Work request:
Can you quote the piece on screens and surgeons word for word, starting with "Gawande introduces the" and going on through "than ER doctors."?

Text for analysis:
On Screens and Surgeons
Atul Gawande has a fascinating article in the most recent issue of the New Yorker about the negative consequences of the electronic medical records revolution. There are many points in this piece that are relevant to the topics we discuss here, but there was one observation in particular that I found particularly alarming.
Gawande introduces the Berkeley psychologist Christina Maslach, who is one of the leading experts on occupational burnout: her Maslach Burnout Inventory has been used for almost four decades to track worker well-being.
One of the striking findings from Maslach’s research is that the burnout rate among physicians has been rapidly rising over the last decade. Interestingly, this rate differs between different specialities — sometimes in unexpected ways.
Neurosurgeons, for example, report lower levels of burnout than emergency physicians, even though the surgeons work longer hours and experience poorer work-life balance than ER doctors.

Recorded data:
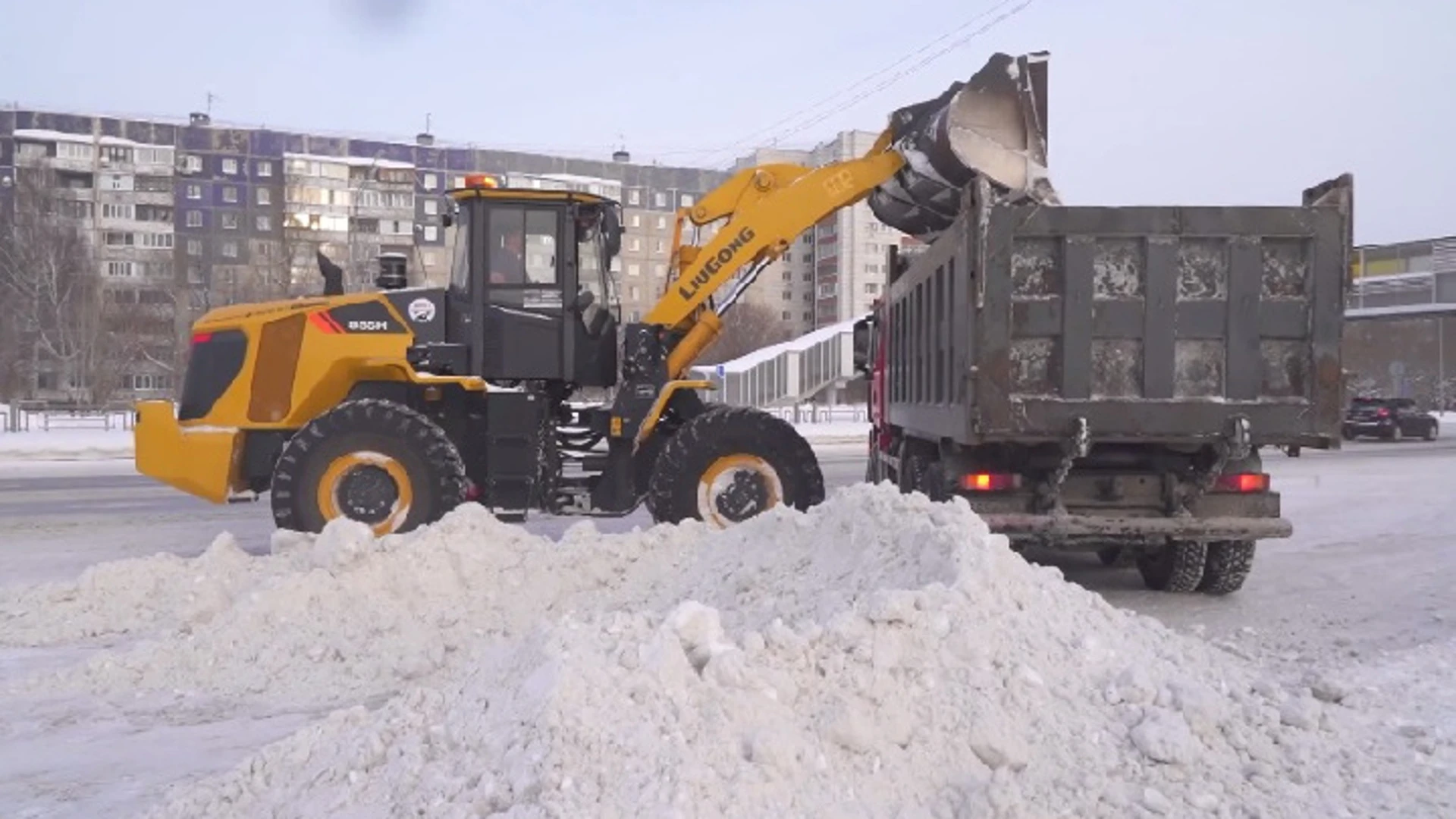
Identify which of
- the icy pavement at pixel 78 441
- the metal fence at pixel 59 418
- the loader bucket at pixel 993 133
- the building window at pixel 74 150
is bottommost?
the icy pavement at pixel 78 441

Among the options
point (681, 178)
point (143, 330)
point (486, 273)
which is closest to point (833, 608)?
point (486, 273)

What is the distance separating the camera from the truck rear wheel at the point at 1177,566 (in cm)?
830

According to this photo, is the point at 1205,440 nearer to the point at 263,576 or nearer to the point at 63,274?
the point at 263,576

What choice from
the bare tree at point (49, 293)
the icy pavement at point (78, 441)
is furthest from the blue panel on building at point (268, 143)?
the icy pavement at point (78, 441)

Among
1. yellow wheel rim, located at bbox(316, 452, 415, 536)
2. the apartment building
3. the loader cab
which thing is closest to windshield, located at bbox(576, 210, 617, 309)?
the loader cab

Solution below:
Gawande introduces the Berkeley psychologist Christina Maslach, who is one of the leading experts on occupational burnout: her Maslach Burnout Inventory has been used for almost four decades to track worker well-being.
One of the striking findings from Maslach’s research is that the burnout rate among physicians has been rapidly rising over the last decade. Interestingly, this rate differs between different specialities — sometimes in unexpected ways.
Neurosurgeons, for example, report lower levels of burnout than emergency physicians, even though the surgeons work longer hours and experience poorer work-life balance than ER doctors.